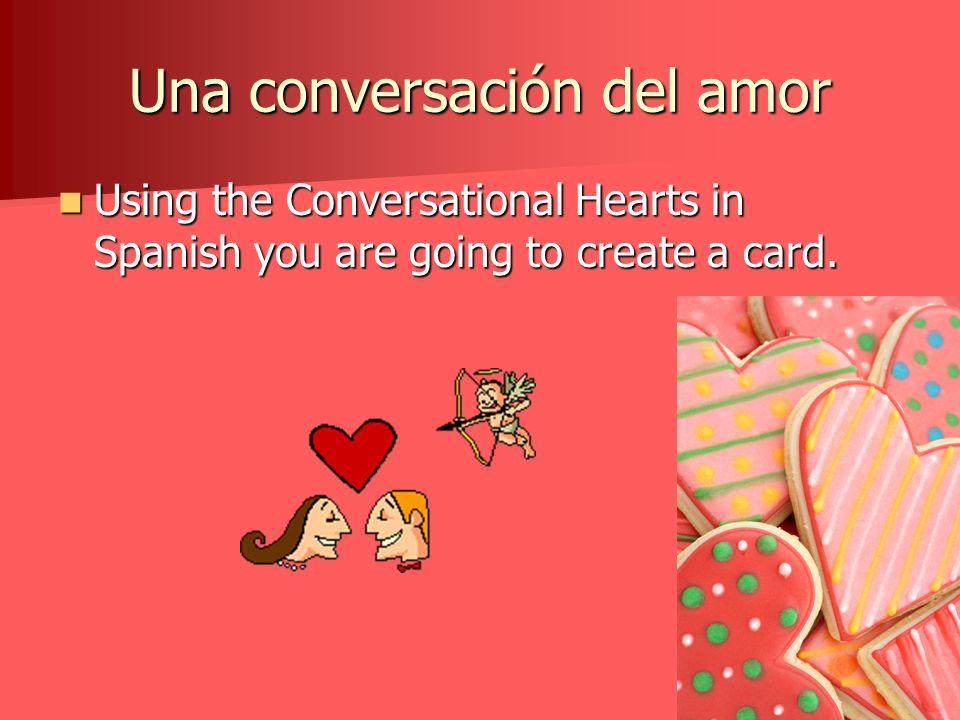 Una conversación del amor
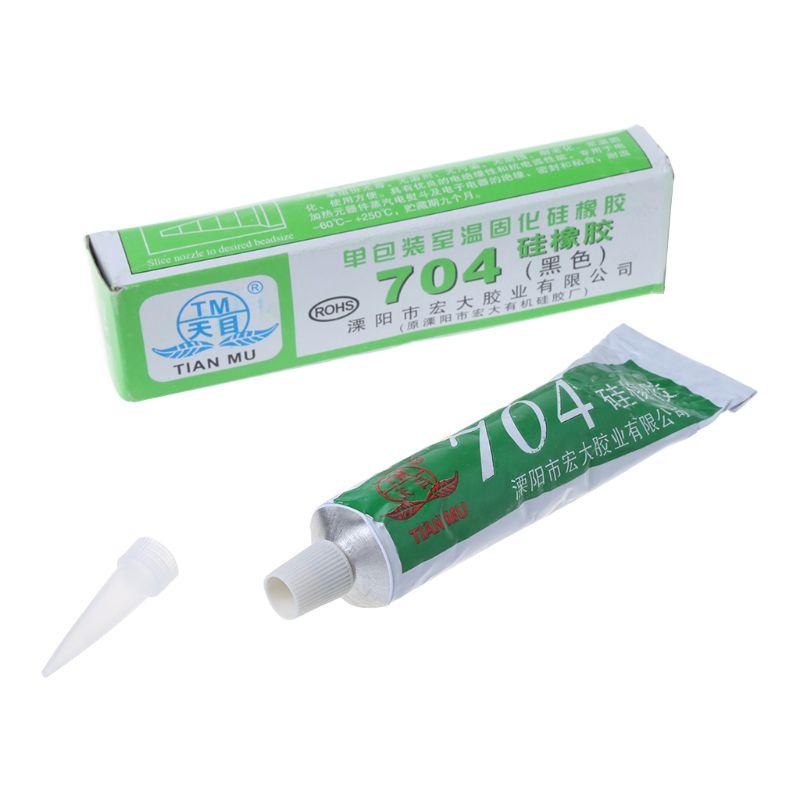 Silicone Industrial Adhesive 704 RTV Silicone Rubber Black Glue 45g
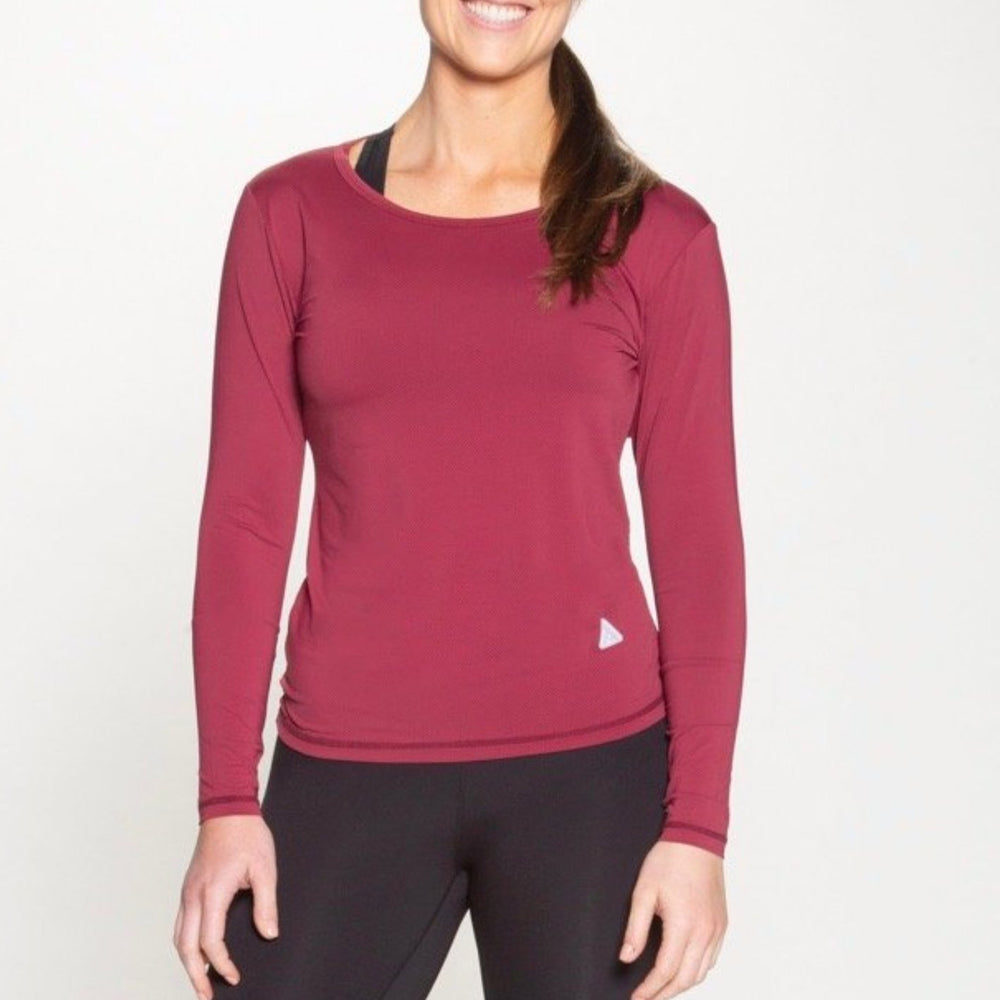 Red River Long Sleeve - Maroon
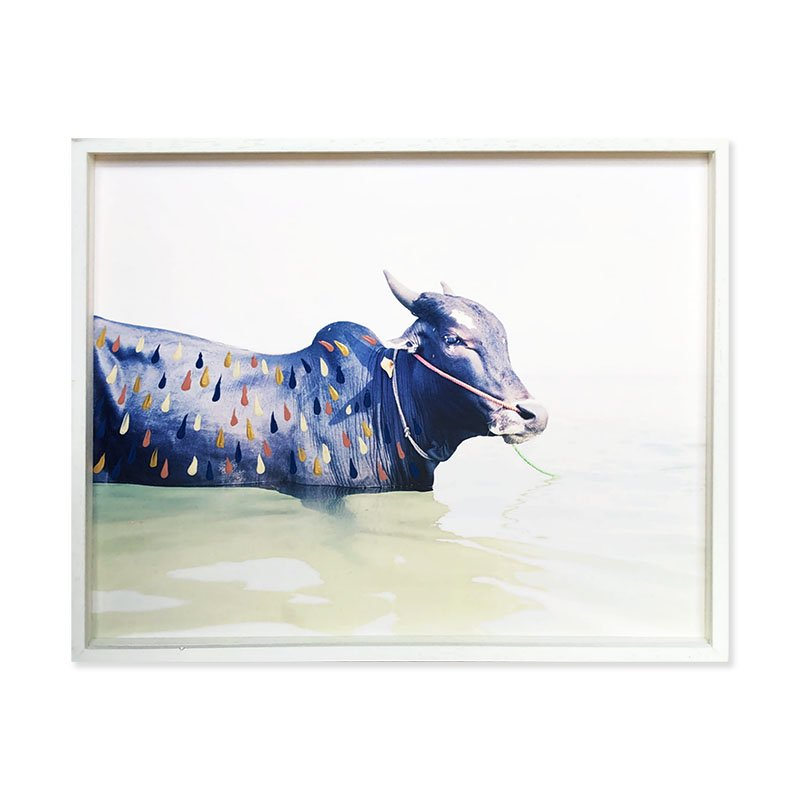 Vasantha Yogananthan: an original print「Taking A Bath」<br>ヴァサンタ・ヨガナンタン オリジナルプリント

* **TASK GOAL**:
Your copy must repeat the data word for word and show none of its images.

* **ANSWER SPACE**:
 Una conversación del amor
 Silicone Industrial Adhesive 704 RTV Silicone Rubber Black Glue 45g
 Red River Long Sleeve - Maroon
 Vasantha Yogananthan: an original print「Taking A Bath」<br>ヴァサンタ・ヨガナンタン オリジナルプリント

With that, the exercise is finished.